Only the stations that are nodes of the polyline are considered - But how to consider them all?

UPDATE

the first part of the code of @Geozelot goes all null values ​​for the way_part: enter image description here

1 Answer 1

4

Your query assumes that there is a vertex of your lines intersecting every polygon, but that seems not to be the case, and is a rather ineffective methodology at best; you'd need to ST_Segmentize your lines with a rather smallish max_segment_length, which effectively increases the vertex count of your LineStrings, to increase the chance that every polygon intersects a vertice.
However, you'd then also have to e.g. DISTINCT ON (station.id) to not count multiple intersections per polygon.

But what if a polygon happens to intersect vertices of two or more lines? Or none at all, as in your case here? A plain intersection predicate may very well be highly ambiguous (note that you will always have a certain ambiguity, but you can limit it to edge cases only).


First off, having circle Polygons for stations is likely a bad choice, at least in terms of network topology. I suggest to work with points, either the original points if available, or the Polygon centroids.

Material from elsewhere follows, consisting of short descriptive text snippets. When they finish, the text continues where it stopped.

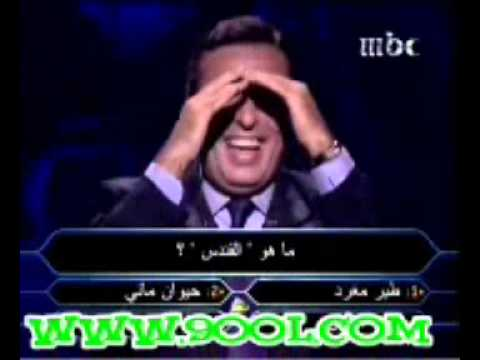 اضحك على قمة الغباء gr7al7byb2011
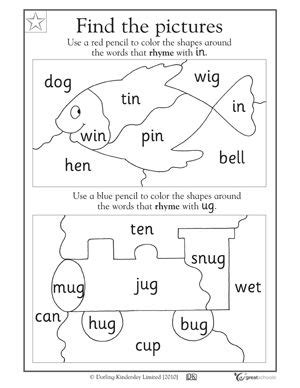 printable games for kindergarten reading our 5 favorite kindergarten reading worksheets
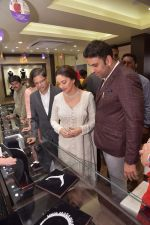 Madhuri Dixit launches png store on 5th March 2016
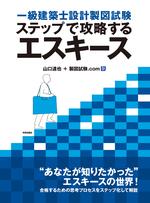http://book.gakugei-pub.co.jp/cgi/share/books/150px/6092.jpg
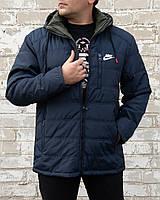 Куртка мужская зимняя осенняя демисезонная с капюшоном Nike большие размеры стильная синяя на синтепоне 150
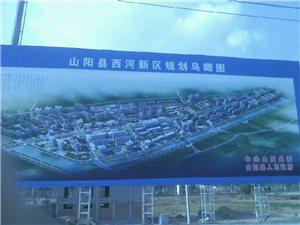 山阳县西河新区大变化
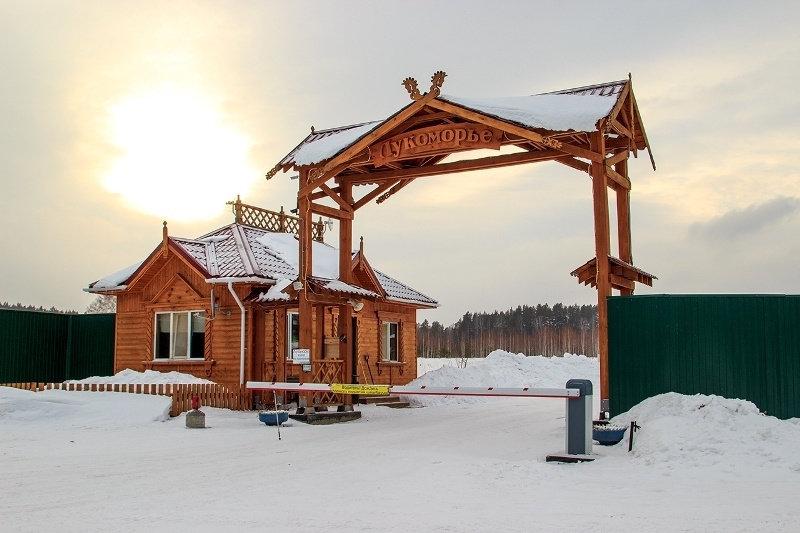 к.п. Лукоморье (городской округ Сысертский, с. Щелкун) - фото земельного участка (5)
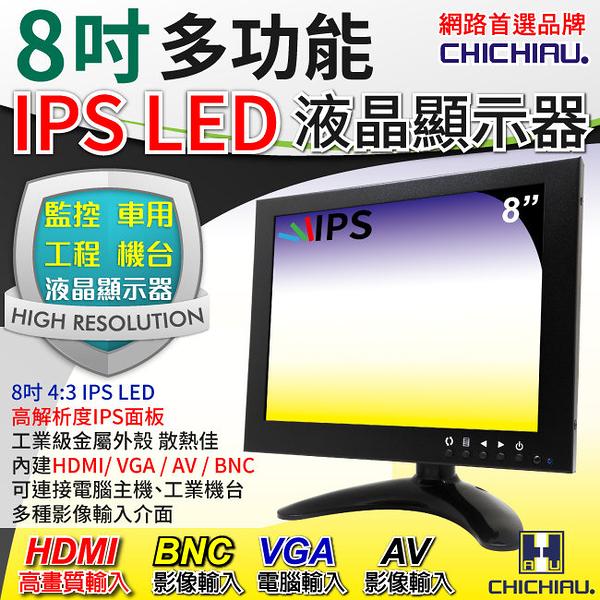 8吋IPS LED液晶螢幕顯示器(AV、BNC、VGA、HDMI)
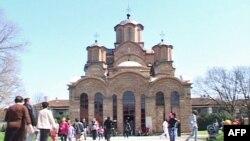 Policia e Kosovës merr përsipër ruajtjen e Manastirit të Graçanicës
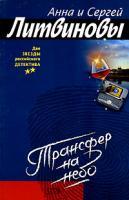 Анна и Сергей Литвиновы Трансфер на небо 5-699-11566-8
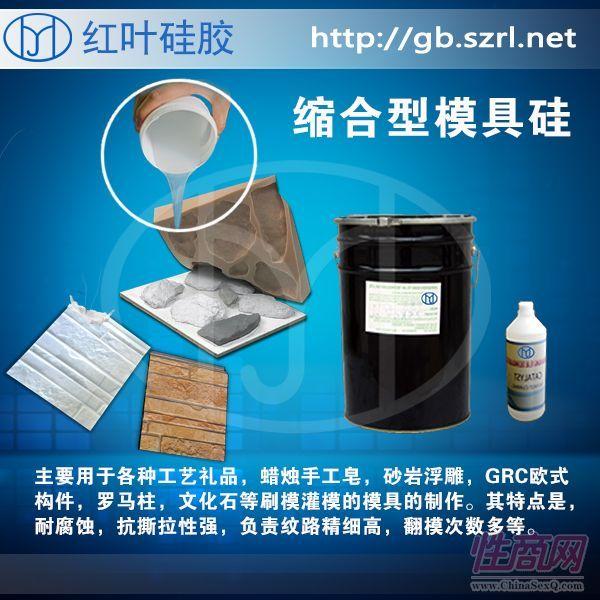 江苏石膏墙板液体模具硅胶 石膏雕纹墙半透明液体硅胶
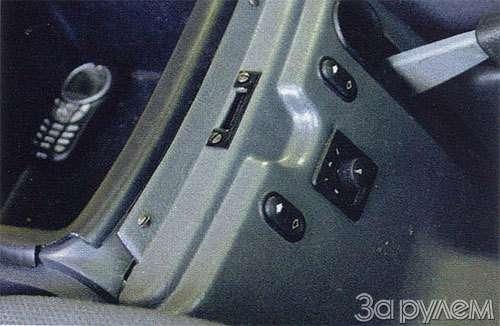 UAZPatriot. UAZ на95%— фото 57603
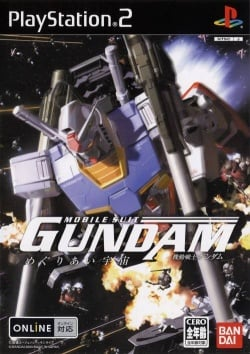 Cover Mobile Suit Gundam Encounters in Space.jpg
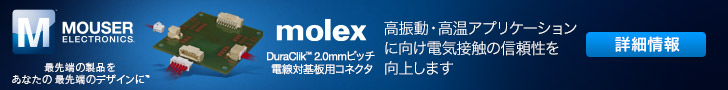 MOLEX 2.0㎜ピッチ 電線対基板用コネクタ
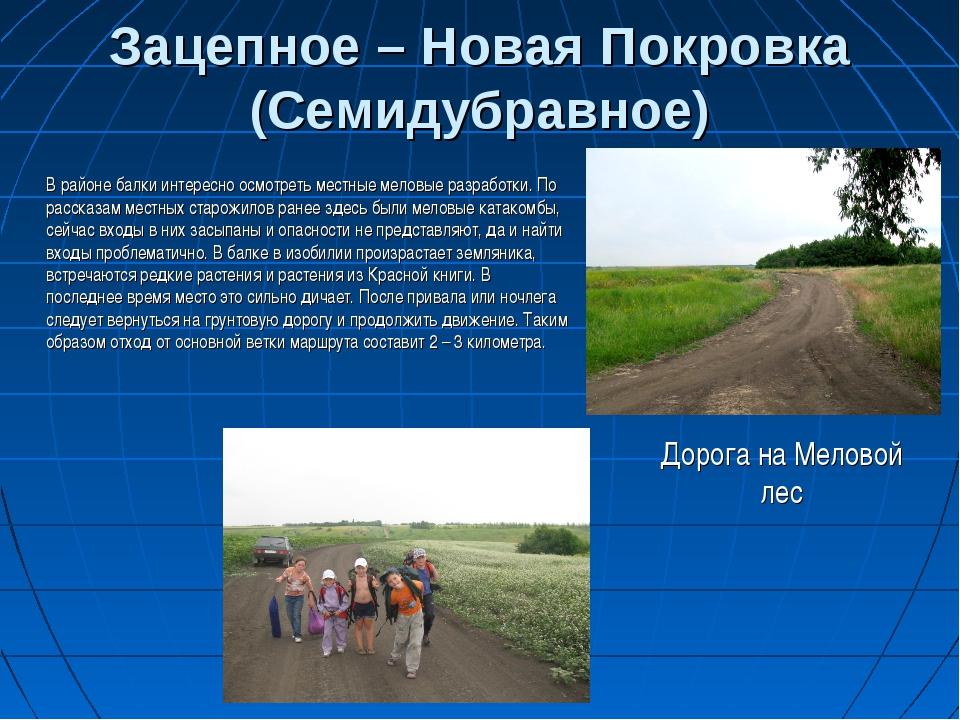 Зацепное – Новая Покровка (Семидубравное) В районе балки интересно осмотреть...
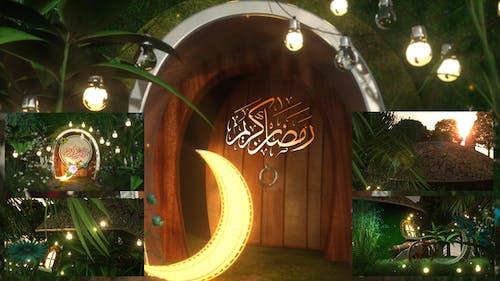 Ramadan Logo 2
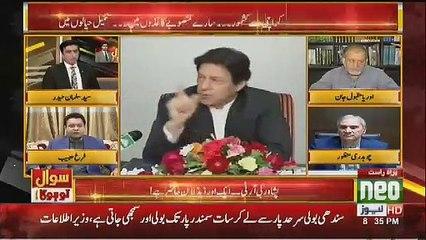 We Will Not Deal With Asif Zardari And Shehbaz Sharif, Faruukh Habib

The same goes for MultiLineStrings; you will almost always have to dump them to work with them properly. And especially for large tables, the spatial indexes are much more effective (while dumping them on-the-fly will leave them having no index at all).

I would then find the nearest LineString to each station Point, and order the result by the fraction of line length of the shortest distance projection of each Point on that line. The two main tools are a LATERAL (K)NN subquery, and ST_LineLocatePoint.

I will use ST_Centroid on the Polygons, but a CTE to create the dumped LineStrings; note that these (within a CTE) will have no spatial index, and performance will suffer; I'd suggest to at least dump them into a table and index them properly:

WITH
  dumped_ways AS (
    SELECT "name",
           dmp.path[1] AS way_part,
           dmp.geom
    FROM   s_602_ptrc.way,
           LATERAL ST_Dump(geom) AS dmp
  )

SELECT ROW_NUMBER() OVER(PARTITION BY nway."name", nway.way_part ORDER BY nway._frac) AS station_id,
       station.nome AS station,
       nway."name",
       nway.way_part,
       station.geom
FROM   s_602_ptrc.station AS station
CROSS JOIN LATERAL (
  SELECT dumped_ways."name",
         dumped_ways.way_part,
         ST_LineLocatePoint(dumped_ways.geom, ST_Centroid(station.geom)) AS _frac
  FROM   dumped_ways
  ORDER BY
         dumped_ways.geom <-> ST_Centroid(station.geom)
  LIMIT  1
) AS nway
ORDER BY
       nway."name",
       nway.way_part,
       nway._frac
;

Update:

Since you followed my suggestion to dump your MultiLineStrings into a table of simple LineStrings, there's no need for either the CTE, or any reference to way_part.

Just run:

SELECT ROW_NUMBER() OVER(PARTITION BY nway."name" ORDER BY nway._frac) AS station_id,
       station.nome AS station,
       nway."name",
       station.geom
FROM   s_602_ptrc.station
CROSS JOIN LATERAL (
  SELECT way."name",
         ST_LineLocatePoint(way.geom, ST_Centroid(station.geom)) AS _frac
  FROM   s_602_ptrc.way AS way
  ORDER BY
         way.geom <-> ST_Centroid(station.geom)
  LIMIT  1
) AS nway
ORDER BY
       nway."name",
       nway._frac
;

This will find the nearest way.geom to every ST_Centroid(station.geom), calculate the fraction along the found line at which the given centroid can be projected on at shortest distance, and create an id in ORDER BY that fraction.

Note that

  • this may yield wrong results in edge cases like intersections, where the closest edge to a centroid is semantically not the correct one
  • the station_id increases in line direction, from ST_StartPoint to ST_EndPoint
9
  • I wrote this from the top of my head, let me know if there are any typos etc., or any syntax correction needed.
    – geozelot
    Commented Nov 14, 2020 at 20:48
  • Thanks @Geozelot. way is a linestring now. Commented Nov 15, 2020 at 11:28
  • I have update the answer Commented Nov 15, 2020 at 11:37
  • @DanielePiccolo if dmp.path (-> way_part) is an empty array (NULL), you're not passing Multi geometries to ST_Dump; you don't need the CTE if you are using simple geometries in a table, and you can remove every reference to way_part from the query.
    – geozelot
    Commented Nov 15, 2020 at 16:50
  • @DanielePiccolo see my update in the answer.